No you don't, not for an arbitrary pair of events! Say you pick two events A and B which
don't occur on the worldline of his clock (they may be two events on the worldline of a light beam for example), but such that
according to his frame's definition of simultaneity, A is simultaneous with t'_0 and B is simultaneous with t'_1. Then would you agree that the time interval between these events in his frame is \Delta t' = t'_1 - t'_0? And we also know that the time interval in
your frame between the event of his clock reading t'_1 and the event of his clock reading t'_0 is related to this by \Delta t = \Delta t' * \gamma.

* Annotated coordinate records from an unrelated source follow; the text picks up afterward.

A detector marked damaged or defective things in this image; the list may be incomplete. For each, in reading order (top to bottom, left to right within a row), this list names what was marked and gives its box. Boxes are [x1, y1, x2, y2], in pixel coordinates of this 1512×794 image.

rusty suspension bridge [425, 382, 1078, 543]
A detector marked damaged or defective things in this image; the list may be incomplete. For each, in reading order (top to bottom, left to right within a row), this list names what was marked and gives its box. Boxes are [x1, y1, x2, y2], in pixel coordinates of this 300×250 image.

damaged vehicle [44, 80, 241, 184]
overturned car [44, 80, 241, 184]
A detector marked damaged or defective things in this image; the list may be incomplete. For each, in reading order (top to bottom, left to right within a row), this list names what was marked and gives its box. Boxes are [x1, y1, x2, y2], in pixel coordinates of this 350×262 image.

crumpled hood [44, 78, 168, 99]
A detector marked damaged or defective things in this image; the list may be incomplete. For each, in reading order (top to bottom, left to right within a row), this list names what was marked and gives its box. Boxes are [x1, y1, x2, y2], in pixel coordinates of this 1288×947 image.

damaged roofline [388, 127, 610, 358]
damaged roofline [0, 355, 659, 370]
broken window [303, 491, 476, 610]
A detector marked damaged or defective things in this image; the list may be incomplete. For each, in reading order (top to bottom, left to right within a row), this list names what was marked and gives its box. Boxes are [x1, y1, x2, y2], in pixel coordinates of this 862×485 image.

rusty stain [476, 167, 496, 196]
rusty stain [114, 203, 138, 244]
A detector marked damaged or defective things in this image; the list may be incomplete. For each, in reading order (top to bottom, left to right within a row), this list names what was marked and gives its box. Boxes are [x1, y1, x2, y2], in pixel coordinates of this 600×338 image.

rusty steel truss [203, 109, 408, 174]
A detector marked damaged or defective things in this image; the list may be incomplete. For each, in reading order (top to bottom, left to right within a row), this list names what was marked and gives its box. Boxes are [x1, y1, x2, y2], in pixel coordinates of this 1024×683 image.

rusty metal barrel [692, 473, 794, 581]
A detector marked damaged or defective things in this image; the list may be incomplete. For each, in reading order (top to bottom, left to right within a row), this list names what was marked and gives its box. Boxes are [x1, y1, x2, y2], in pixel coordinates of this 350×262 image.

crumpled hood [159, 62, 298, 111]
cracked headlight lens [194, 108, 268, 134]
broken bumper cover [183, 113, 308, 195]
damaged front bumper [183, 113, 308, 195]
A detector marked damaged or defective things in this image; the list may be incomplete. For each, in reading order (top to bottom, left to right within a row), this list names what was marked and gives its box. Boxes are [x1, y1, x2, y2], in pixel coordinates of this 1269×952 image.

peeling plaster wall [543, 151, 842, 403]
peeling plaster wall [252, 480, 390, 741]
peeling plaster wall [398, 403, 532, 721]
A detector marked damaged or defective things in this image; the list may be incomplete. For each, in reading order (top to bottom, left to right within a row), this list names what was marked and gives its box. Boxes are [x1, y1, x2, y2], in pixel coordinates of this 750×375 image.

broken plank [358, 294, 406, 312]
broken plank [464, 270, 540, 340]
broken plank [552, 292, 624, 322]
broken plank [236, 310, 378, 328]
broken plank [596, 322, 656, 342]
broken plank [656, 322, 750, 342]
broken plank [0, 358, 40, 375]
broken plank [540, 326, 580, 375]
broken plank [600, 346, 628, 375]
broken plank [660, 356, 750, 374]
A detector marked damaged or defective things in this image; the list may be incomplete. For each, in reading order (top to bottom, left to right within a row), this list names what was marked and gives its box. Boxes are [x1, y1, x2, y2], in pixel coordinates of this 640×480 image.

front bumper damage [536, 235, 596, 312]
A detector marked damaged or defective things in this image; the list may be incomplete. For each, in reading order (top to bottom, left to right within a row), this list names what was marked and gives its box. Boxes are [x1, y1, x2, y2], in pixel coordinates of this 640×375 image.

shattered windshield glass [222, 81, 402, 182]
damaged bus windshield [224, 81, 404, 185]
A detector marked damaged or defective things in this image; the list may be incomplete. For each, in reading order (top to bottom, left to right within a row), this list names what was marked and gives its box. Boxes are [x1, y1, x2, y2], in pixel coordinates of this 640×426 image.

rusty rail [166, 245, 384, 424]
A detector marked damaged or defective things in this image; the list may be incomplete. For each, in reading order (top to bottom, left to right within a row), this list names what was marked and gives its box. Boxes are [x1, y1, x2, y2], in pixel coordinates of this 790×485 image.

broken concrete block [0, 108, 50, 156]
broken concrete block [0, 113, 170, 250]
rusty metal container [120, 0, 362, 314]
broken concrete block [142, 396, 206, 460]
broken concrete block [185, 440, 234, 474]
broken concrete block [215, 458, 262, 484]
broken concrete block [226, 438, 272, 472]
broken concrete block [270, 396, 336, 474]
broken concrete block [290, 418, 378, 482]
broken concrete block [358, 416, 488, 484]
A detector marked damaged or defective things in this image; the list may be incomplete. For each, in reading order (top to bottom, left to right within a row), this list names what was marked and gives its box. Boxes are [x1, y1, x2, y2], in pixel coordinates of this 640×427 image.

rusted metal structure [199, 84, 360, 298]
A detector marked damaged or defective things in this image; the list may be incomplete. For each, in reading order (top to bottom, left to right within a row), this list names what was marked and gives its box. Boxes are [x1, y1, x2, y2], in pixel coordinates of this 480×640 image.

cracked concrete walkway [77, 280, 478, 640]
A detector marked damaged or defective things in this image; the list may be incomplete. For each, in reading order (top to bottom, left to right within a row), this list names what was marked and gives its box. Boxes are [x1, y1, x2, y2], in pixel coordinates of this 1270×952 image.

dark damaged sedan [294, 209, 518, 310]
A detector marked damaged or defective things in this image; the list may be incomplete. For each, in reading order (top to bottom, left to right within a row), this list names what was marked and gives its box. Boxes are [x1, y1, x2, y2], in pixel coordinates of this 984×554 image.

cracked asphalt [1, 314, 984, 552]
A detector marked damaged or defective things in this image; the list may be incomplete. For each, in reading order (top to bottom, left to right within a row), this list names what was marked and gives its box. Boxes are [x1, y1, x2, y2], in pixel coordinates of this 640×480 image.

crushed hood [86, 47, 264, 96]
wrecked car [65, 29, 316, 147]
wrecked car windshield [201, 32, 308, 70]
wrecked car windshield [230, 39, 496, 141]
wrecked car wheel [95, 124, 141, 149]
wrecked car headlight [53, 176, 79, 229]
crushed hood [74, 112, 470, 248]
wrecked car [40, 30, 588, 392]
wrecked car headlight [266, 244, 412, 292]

But that doesn't mean the time interval in your frame between A and B is \Delta t = \Delta t' * \gamma! This is because although it's true that
his frame's definition of simultaneity says that A is simultaneous with his clock reading t'_0 and B is simultaneous with his clock reading t'_1,
your frame uses a different definition of simultaneity, so according to
your frame's definition of simultaneity A may
not be simultaneous with his clock reading t'_0 and B may not be simultaneous with his clock reading t'_1, so knowing the time-interval in your frame between his clock reading t'_0 and his clock reading t'_1 tells us
nothing about the time interval in your frame between A and B.
Do you understand and agree with all this? Please tell me yes or no.
neopolitan said:
It is not just ticks on clocks, or the time interval between two events - his time dimension is affected. And it is affected in the same way as his spatial dimension is affected. So any speed in his frame will be calculated using contracted length divided by shortened time which will give you the same result as using unaffected length divided by unaffected time. Picking appropriate values of L and \Delta t:
L / \Delta t = c = L' / \Delta t'
Nope, you
still are unable or unwilling to define what you are actually supposed to be measuring the length of and time-intervals between, "appropriate values" is hopelessly vague. Do L and L' represent the distance between a single pair of events on the worldline of a photon, as measured in each frame? Or are you measuring two separate photons with two separate apparatuses, so L is the distance between one pair of events as measured in your frame and L' is the distance between another pair as measured in your buddy's frame? Or is it something else entirely? And how about \Delta t and \Delta t', are you going with the definition I suggested earlier where \Delta t' is the difference between two clock readings t'_1 and t'_0 on your buddy's clock, and \Delta t is the difference between two clock readings t_1 and t_0 on your clock, where you have picked the readings so that according to
your frame's definition of simultaneity t_1 is simultaneous with t'_1 and t_0 is simultaneous with t'_0? If not, can you be specific about what events you are taking "deltas" between? And if so, are any of these events on the clocks' worldlines supposed to be simultaneous with events on the worldline of a photon in some frame?